The need for a stronger European single market is a recurring request from startups. While there are no trade nor people movement barriers within the block, the 27 governments still set up their taxation, business and employment rules individually. Adapting to these various laws can be a real headache for startups that want to scale quickly — and for VCs that want to invest in European companies. 

To get around this, Allied for Startups is calling for the introduction of an EU company status — something that would allow startups to scale their products and services once, rather than 27 times, under a single set of rules.

EU/acc, a community movement of founders and investors, is also calling for the creation of a” standardised legal entity for Europe”.

“Countries with the population of a Chinese office building, or the GDP of an averagely successful computer game, have completely different processes, terms, expectations, constraints and legal dances an investor has to learn,” EU/acc says on its website

“To expect that any European investor will learn this for 27 countries is absurd. To expect this from American investors is delusional.”

4/ Easier access to funding and talent

If the European Delaware Inc. idea sounds like a long shot, startups are also calling for more practical changes to make fundraising and hiring easier. 

Allied for Startups’ manifesto calls for a pan-European startup visa, “a startup and scaleup test” that all new legislation would have to pass and pan-European investment instruments. 

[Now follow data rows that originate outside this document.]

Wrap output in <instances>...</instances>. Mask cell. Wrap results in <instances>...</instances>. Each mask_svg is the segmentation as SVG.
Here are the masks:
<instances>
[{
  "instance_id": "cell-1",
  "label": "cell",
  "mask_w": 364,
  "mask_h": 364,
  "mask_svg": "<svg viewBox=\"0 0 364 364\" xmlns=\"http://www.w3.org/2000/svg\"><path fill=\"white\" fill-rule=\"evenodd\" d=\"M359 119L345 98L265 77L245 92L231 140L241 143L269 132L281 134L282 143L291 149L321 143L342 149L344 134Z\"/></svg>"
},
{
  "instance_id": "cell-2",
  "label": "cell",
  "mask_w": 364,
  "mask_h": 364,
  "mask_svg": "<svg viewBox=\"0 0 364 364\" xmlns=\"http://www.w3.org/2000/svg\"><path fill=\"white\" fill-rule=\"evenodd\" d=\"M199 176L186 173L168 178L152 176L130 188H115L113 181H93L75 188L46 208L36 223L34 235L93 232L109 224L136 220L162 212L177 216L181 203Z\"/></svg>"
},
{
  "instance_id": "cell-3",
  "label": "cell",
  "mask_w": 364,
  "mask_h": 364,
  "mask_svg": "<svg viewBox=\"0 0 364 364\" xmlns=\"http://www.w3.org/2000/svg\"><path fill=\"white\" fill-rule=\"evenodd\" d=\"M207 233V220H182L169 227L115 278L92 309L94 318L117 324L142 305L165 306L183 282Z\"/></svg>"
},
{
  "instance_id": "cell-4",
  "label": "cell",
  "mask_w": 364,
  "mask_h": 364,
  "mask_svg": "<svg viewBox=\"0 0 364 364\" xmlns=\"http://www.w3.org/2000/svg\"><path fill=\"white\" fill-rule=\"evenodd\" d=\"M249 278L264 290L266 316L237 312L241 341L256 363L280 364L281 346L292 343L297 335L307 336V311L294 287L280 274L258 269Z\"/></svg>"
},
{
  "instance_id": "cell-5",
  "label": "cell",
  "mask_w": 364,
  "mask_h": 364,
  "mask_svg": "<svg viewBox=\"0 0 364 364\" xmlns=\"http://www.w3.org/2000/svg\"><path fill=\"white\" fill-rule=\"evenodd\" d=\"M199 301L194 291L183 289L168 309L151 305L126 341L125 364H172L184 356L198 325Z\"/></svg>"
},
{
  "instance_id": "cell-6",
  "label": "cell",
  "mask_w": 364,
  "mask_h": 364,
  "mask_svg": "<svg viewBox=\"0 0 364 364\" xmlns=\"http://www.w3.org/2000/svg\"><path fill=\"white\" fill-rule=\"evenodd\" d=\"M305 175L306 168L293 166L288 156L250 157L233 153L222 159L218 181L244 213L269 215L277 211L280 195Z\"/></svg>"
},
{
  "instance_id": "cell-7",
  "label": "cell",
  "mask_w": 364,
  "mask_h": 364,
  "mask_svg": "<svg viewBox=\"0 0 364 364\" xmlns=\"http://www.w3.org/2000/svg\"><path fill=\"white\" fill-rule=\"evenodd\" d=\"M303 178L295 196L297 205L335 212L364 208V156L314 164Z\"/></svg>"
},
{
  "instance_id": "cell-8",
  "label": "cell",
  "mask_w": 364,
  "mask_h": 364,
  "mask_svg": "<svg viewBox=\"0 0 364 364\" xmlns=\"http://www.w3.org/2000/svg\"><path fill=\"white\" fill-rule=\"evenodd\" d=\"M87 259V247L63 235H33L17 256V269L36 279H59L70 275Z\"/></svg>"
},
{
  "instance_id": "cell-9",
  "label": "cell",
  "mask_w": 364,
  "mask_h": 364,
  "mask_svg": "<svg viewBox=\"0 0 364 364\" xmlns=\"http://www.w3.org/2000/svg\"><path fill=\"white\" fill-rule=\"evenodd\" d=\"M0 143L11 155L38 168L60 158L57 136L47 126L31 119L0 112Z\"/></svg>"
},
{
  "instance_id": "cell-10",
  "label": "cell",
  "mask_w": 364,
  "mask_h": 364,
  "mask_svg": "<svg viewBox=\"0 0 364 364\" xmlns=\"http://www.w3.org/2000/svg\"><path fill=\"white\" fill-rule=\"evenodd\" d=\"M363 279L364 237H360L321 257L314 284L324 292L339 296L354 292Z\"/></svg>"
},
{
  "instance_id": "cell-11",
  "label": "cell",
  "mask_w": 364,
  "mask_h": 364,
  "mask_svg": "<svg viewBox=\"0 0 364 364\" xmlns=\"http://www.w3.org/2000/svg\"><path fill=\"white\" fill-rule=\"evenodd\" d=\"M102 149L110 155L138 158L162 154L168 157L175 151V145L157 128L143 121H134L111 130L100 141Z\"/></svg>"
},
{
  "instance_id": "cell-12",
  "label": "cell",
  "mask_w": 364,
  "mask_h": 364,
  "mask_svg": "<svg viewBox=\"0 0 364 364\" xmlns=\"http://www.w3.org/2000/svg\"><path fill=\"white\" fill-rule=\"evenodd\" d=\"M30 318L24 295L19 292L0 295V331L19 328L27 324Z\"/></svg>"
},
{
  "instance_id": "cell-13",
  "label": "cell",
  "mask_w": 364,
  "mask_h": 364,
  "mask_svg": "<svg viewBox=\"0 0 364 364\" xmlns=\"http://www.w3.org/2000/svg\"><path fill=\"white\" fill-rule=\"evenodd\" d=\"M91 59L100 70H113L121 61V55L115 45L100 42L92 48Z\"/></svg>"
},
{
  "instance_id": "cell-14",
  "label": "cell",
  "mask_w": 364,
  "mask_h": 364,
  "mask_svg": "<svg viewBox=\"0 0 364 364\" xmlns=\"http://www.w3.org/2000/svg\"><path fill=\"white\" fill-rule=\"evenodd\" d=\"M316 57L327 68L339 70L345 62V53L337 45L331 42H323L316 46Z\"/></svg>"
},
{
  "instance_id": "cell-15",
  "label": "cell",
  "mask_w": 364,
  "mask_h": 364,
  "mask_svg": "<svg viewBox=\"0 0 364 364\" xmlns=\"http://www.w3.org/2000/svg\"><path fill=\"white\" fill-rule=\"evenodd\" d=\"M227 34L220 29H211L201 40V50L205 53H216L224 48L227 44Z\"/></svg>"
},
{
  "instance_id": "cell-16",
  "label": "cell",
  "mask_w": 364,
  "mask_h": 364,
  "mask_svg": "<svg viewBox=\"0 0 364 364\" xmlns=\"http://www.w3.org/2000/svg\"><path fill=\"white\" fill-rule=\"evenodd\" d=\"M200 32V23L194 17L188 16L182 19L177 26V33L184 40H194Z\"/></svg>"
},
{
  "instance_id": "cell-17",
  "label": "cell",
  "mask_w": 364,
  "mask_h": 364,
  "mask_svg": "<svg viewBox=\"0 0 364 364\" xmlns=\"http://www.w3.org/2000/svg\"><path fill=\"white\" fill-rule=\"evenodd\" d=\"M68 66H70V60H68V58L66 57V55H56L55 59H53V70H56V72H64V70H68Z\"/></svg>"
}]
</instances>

Klarna, meanwhile, is calling for greater harmonisation of stock option plans across Europe. “We need to reform the tax system, it needs to be unified,” says Soussan. “Granting equity to employees should be made much easier. If you look at how it's organised across the union, it's very complicated. So for a company that's cross border or that has operations in different markets, it’s very hard to be able to offer the same benefits to its employees.”

5/ Less populism, more unity

Startups are also hoping that conservative, right-wing parties which put nationalism over European unity won’t take over the European institutions. According to recent polls, far-right parties across Europe are on the rise and could become an important voice in the European Parliament. 

“These elections are very important because it’s going to be about reactionary narratives, far-right narratives, against European integration, migration, green policies,” says Miguel Ferrer, vice president of Adigital, a Spanish association for the digital economy. The group has published a declaration in which numerous European startup associations, as well as the founders of startups such as Glovo, SumUp and Cabify, call for a Europe which is more united, open and ready for global leadership based on its values. 

“All ideas that support a single market are the good ones; ideas that look at fragmenting, and everything that is in line with nationalism and protectionism at national level will definitely hurt European startups,” says Weber. “The more European we are, the better it is for startups.”